▶ _GIVEN DATA_
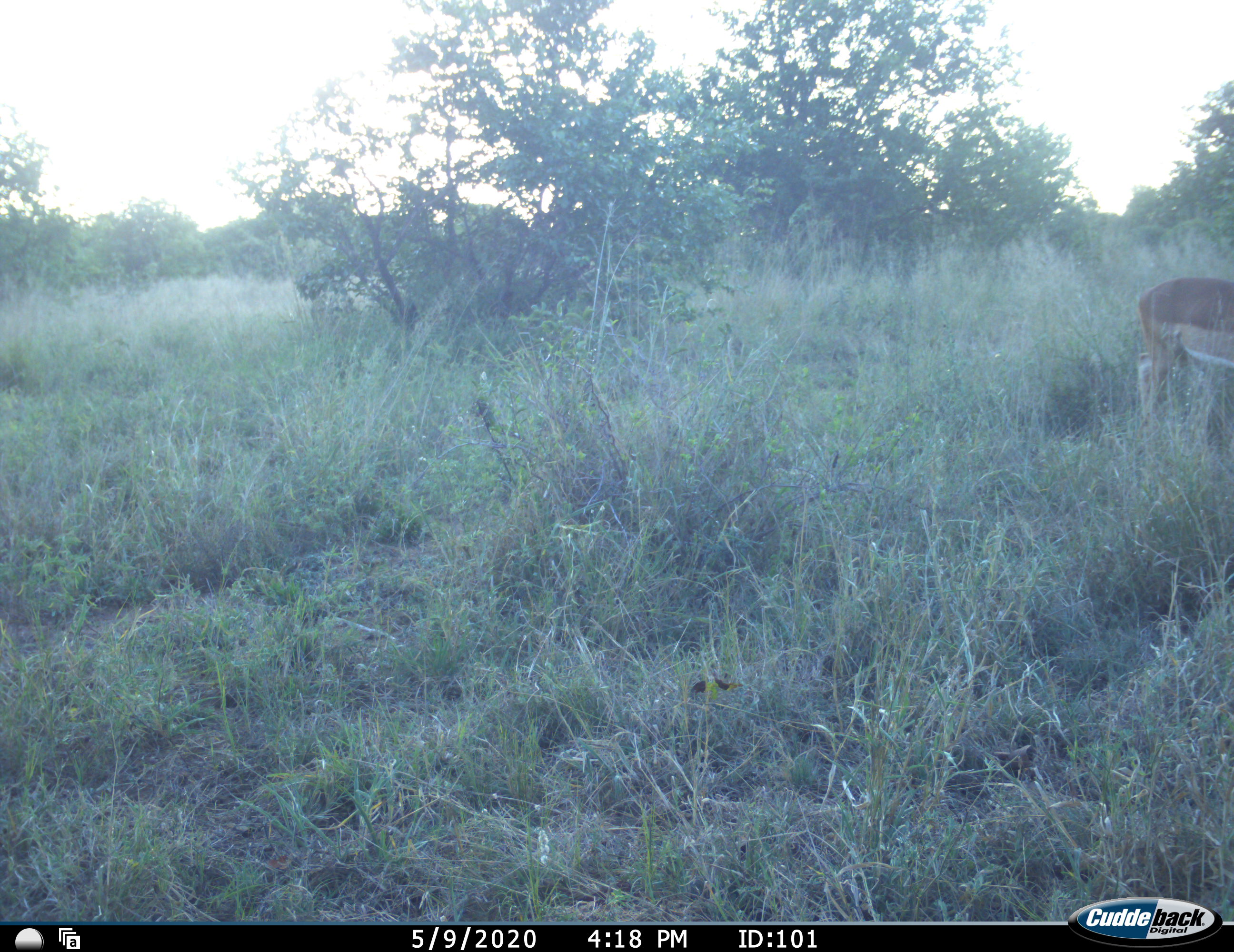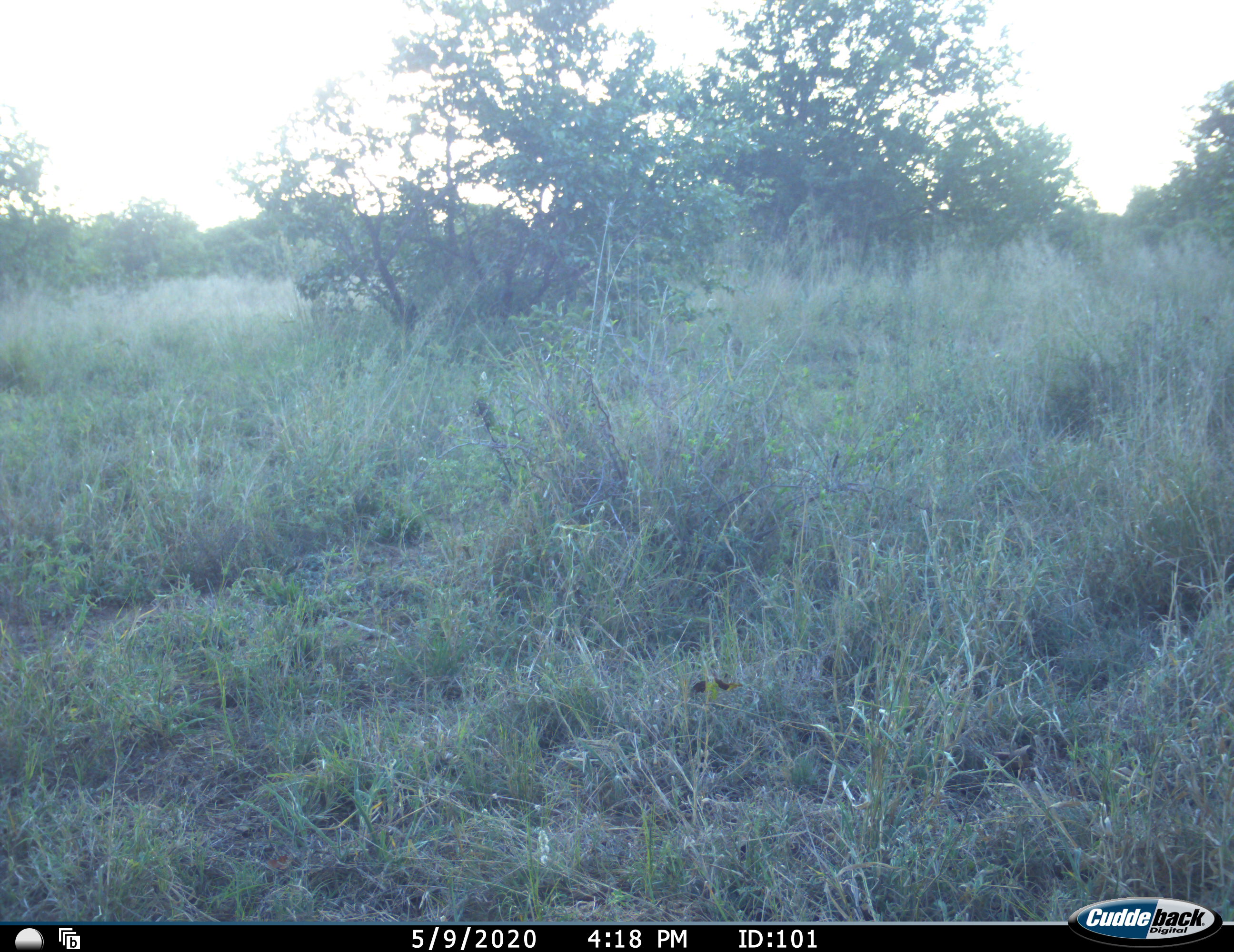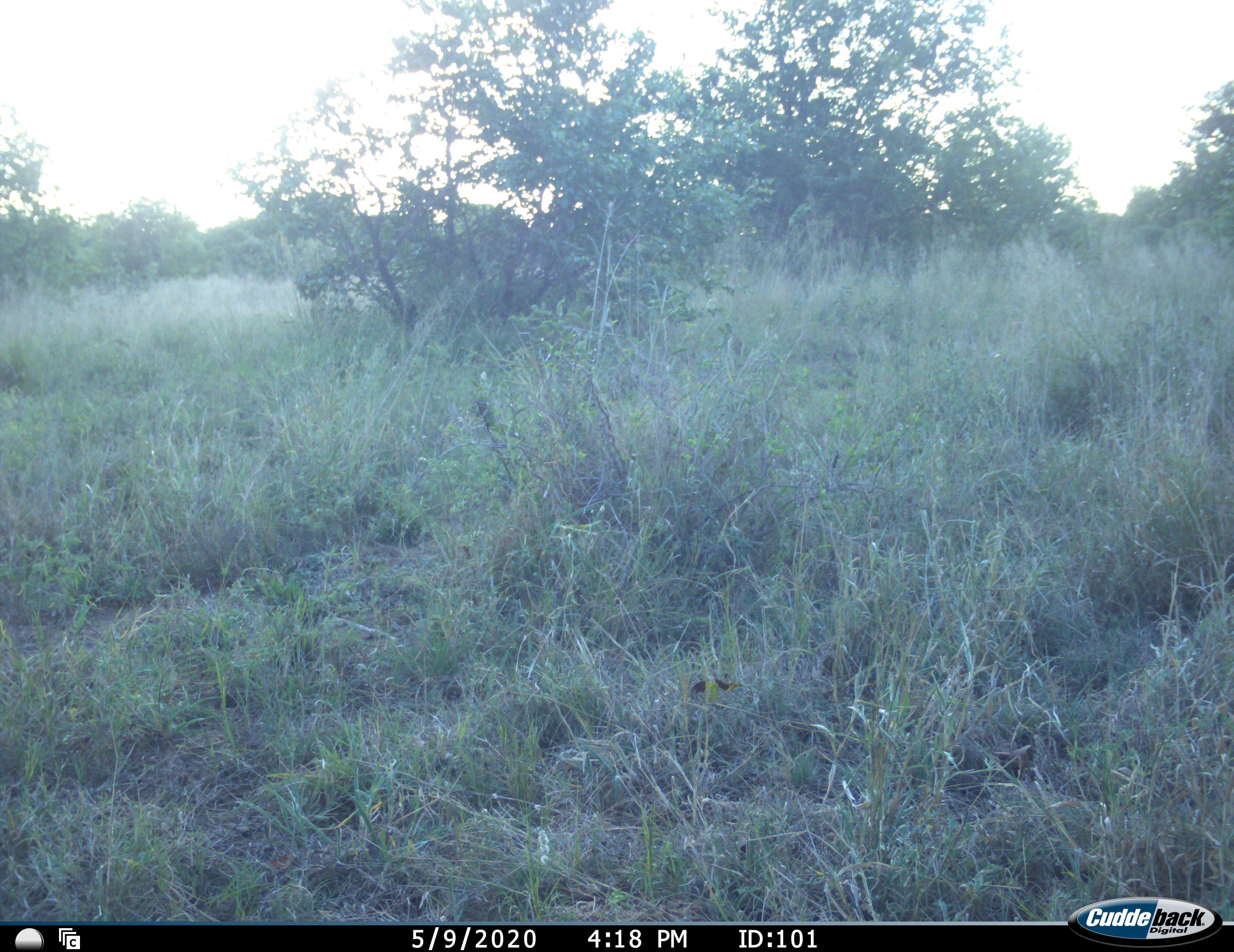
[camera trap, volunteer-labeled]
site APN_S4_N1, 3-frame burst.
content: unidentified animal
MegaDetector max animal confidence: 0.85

--

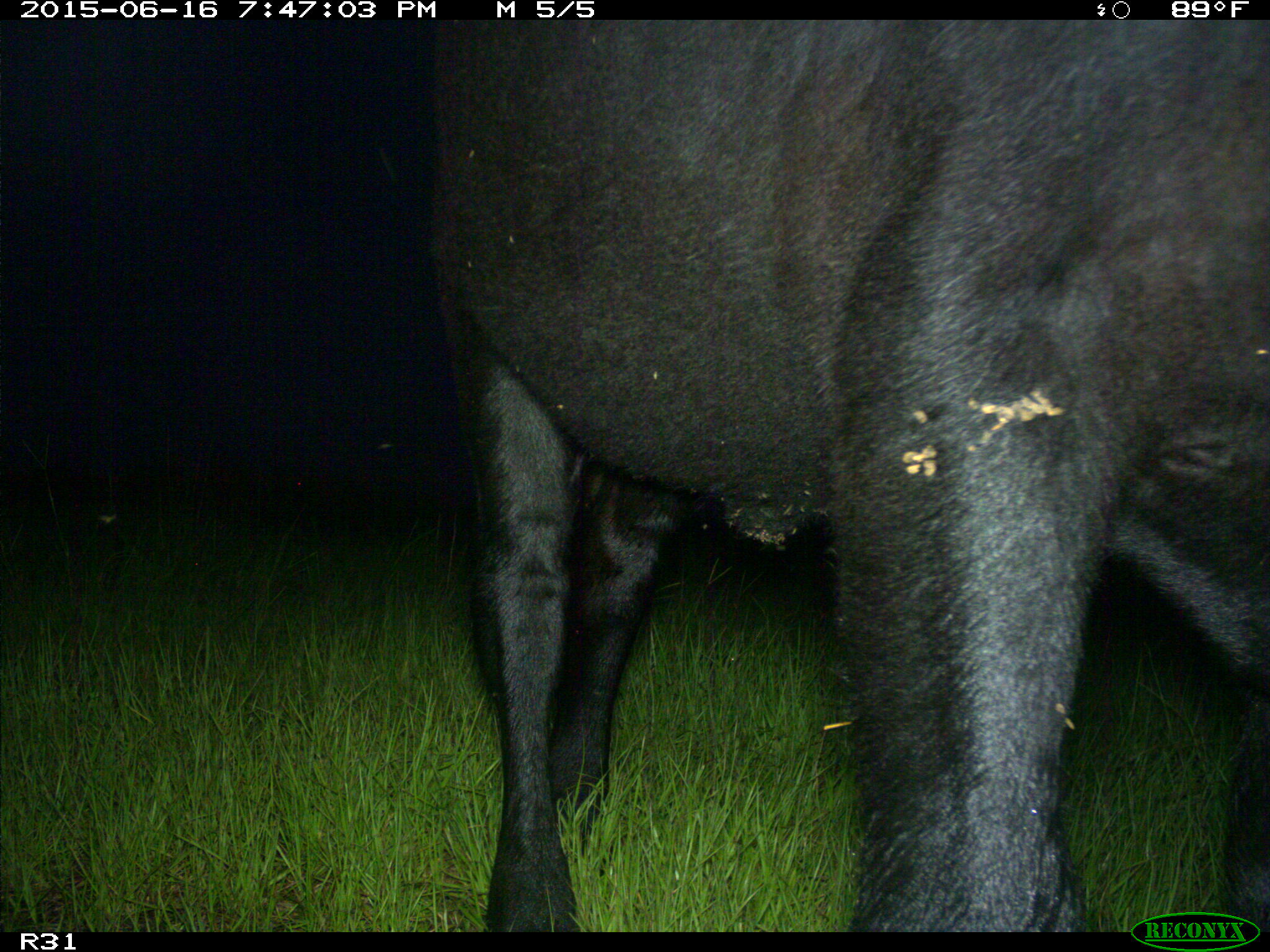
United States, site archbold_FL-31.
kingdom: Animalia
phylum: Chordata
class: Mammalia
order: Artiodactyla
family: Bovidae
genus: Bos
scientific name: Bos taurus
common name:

▶ _AIM OF THE EXERCISE_
All lines with the word "site" need to be copied from the data above.

▶ _YOUR SOLUTION_
site APN_S4_N1, 3-frame burst.
United States, site archbold_FL-31.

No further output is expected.